Discussion: May 20th
Deadline: May 19th, 23:59

Sometimes you might be wondering how to evaluate a generative model. Evaluating whatever loss function you trained with might be a start, but it is often not very informative. Also, this precludes comparison between different frameworks (e.g. RBMs vs VAEs). Looking at samples is cumbersome and highly subjective. An objective measure of the “goodness of fit” of the model would be nice. One attempt at such a measure uses kernel density estimation, in particular the method of Parzen Windows. Work through this interactive article for a good explanation. Then implement Parzen windows and use the method to evaluate your models as follows:

The quantity we want to estimate is the likelihood of the test set given the model. The higher this is, the better we assume our model to be.
Take an arbitrary number of samples from your model (a common number is 10,000, actually recommended is much more; start with less for debugging).
Choose some kernel. A Gaussian kernel is the standard choice. You can start with a uniform one (a “hypercube”), but you are likely to get rather useless results, in particular using MNIST. Why do you think this is?
For each element of the test set (of whichever dataset you are using), compute the Parzen estimate of the probability, using the aforementioned samples to provide the kernels. To do this, compute the value of the kernel function (appropriately normalized) between the test set element and each sample, then average those.
- Since the data is very high-dimensional, you will likely run into numerical issues already when trying to compute a single probability. In this case, use log probabilities instead (keep in mind tf.reduce_logsumexp or the logprob methods of tfp.distributions classes).
- Iterating over samples and computing each kernel function one after the other is very slow. Think about how you can optimize this process. In principle, you can compute the kernel between a test sample and all model samples at the same time, or even the kernel between all test samples and all model samples, through appropriate tensor operations. In practice, this will take too much memory, however (generally there is a time-space tradeoff), so you will need to find some middle ground.
The test set likelihood would be the product of all individual probabilities of the test set elements. Since this will definitely cause numerical issues, it is customary to compute the log-likelihood instead by summing over all the log probabilities.

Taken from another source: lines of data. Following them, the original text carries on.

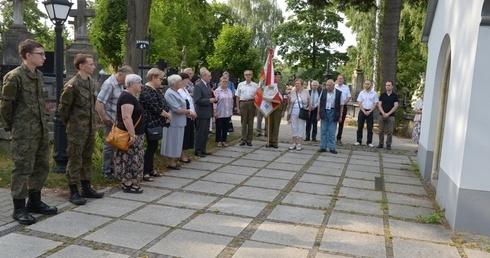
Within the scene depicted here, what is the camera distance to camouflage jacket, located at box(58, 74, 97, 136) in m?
5.12

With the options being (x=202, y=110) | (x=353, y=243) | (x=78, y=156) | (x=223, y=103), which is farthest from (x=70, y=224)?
(x=223, y=103)

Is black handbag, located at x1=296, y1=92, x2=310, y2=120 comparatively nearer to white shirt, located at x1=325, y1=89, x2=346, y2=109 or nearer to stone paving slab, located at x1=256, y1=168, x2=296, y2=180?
white shirt, located at x1=325, y1=89, x2=346, y2=109

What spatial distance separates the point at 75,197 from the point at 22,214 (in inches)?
32.0

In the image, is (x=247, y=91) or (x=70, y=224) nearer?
(x=70, y=224)

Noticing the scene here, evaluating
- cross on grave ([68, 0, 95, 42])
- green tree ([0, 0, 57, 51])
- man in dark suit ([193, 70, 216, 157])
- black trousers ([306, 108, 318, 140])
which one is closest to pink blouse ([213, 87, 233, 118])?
man in dark suit ([193, 70, 216, 157])

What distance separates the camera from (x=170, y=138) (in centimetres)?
738

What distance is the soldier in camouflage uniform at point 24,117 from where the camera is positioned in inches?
172

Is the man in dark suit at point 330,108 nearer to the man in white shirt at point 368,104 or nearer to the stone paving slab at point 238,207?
the man in white shirt at point 368,104

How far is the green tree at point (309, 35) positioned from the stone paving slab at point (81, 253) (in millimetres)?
35807

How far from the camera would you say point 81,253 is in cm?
382

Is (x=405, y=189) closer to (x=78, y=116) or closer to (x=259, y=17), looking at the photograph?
(x=78, y=116)

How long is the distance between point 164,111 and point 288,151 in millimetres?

You will need to choose some width parameter for the kernel (e.g. variance for the Gaussian kernel). This is usually chosen such that the log-likelihood is maximized. If you want to do this properly, you should put aside a separate validation set and choose the variance to maximize the likelihood on here, then report the value on the test set with this variance. If you’re short on time, just try to maximize it on the test set directly, but don’t tell anyone you did this.

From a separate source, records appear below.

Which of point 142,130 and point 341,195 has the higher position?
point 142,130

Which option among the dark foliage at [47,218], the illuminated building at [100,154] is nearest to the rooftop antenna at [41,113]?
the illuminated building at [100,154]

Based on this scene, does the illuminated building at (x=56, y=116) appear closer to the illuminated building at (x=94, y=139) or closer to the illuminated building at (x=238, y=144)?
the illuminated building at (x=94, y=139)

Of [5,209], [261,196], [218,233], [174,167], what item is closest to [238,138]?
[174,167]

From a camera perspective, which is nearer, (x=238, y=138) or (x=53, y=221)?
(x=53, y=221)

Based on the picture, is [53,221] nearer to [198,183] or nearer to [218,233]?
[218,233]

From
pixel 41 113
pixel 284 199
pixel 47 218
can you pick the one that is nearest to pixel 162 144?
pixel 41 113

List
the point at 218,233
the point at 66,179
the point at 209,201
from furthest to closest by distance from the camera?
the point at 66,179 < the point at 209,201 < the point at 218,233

Evaluate at least two different models and compare results. These could be two VAEs, or an RBM and a VAE, or any other generative model. You could also construct one of the models to perform badly on purpose and see whether the Parzen estimate agrees.
Have a look at this paper and immediately forget all of this. In case you are short on time, some takeaways are:
- Likelihood and sample quality are more or less independent,
- Parzen windows are very bad at estimating likelihoods,
- In general, the evaluation method needs to be chosen appropriately depending on how the model will be used.